» WORK TO COMPLETE
Render the items below as a two-column CSV with the header item_text,answer and one row per item. Put each item's text and its answer in their own quoted field, and replace any line breaks with spaces.

» SUPPLIED RECORDS
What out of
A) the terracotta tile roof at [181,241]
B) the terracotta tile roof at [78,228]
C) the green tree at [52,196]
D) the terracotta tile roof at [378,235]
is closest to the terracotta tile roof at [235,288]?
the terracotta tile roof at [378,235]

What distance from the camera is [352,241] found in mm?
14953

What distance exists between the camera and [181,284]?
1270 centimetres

» PROBLEM SOLUTION
item_text,answer
"What out of A) the terracotta tile roof at [181,241] B) the terracotta tile roof at [78,228] C) the green tree at [52,196] D) the terracotta tile roof at [378,235] is closest to the terracotta tile roof at [235,288]?","the terracotta tile roof at [378,235]"
"What distance from the camera is [352,241] found in mm?","14953"
"What distance exists between the camera and [181,284]?","1270 centimetres"